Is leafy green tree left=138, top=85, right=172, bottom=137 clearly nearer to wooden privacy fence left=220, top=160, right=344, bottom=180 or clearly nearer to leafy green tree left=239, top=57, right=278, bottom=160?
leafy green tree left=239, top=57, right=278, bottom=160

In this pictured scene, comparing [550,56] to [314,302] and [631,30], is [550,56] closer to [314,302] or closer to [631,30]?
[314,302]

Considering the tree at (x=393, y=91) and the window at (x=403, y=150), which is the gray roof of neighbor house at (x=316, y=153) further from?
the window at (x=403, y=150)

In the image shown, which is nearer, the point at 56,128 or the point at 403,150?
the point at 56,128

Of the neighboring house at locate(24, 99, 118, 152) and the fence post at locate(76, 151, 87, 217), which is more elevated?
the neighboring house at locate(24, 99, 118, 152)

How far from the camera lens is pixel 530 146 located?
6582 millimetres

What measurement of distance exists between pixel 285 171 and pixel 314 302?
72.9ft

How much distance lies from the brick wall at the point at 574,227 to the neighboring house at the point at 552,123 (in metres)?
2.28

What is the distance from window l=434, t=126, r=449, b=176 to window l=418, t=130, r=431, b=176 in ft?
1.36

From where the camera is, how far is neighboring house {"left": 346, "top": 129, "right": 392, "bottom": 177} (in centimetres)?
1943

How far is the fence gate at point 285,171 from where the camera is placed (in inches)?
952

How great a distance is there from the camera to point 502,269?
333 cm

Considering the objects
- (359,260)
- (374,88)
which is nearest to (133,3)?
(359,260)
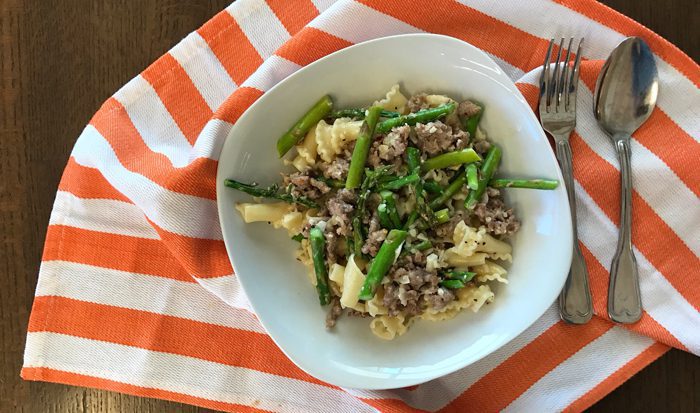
========================================
Copy out all of the data above, swapping "camera" for "viewer" everywhere it occurs and leaving everything else as it is. Omit the pictures.

Is leafy green tree left=138, top=85, right=172, bottom=137 clearly nearer to wooden privacy fence left=220, top=160, right=344, bottom=180 or clearly nearer to leafy green tree left=239, top=57, right=278, bottom=160?
leafy green tree left=239, top=57, right=278, bottom=160

In this pictured scene, comparing [550,56] to [314,302] and [631,30], is [550,56] closer to [314,302] or closer to [631,30]?
[314,302]

Considering the tree at (x=393, y=91) and the window at (x=403, y=150), which is the gray roof of neighbor house at (x=316, y=153) further from?
the window at (x=403, y=150)

In the image shown, which is nearer, the point at 56,128 or the point at 403,150?
the point at 56,128

Of the neighboring house at locate(24, 99, 118, 152) and the fence post at locate(76, 151, 87, 217), which is more elevated?
the neighboring house at locate(24, 99, 118, 152)

How far from the viewer lens is pixel 530 146 located?
6582 millimetres

What measurement of distance exists between pixel 285 171 and pixel 314 302?
72.9ft

How much distance lies from the brick wall at the point at 574,227 to the neighboring house at the point at 552,123 (in metres)?
2.28

What is the distance from window l=434, t=126, r=449, b=176 to window l=418, t=130, r=431, b=176 in ft?
1.36

From where the viewer is, how far is neighboring house {"left": 346, "top": 129, "right": 392, "bottom": 177} (in centimetres)?
1943

How far is the fence gate at point 285,171 from where the viewer is placed (in inches)?
952

How great a distance is there from the viewer to point 502,269?
333 cm

Considering the objects
- (359,260)
- (374,88)
which is nearest to (133,3)?
(359,260)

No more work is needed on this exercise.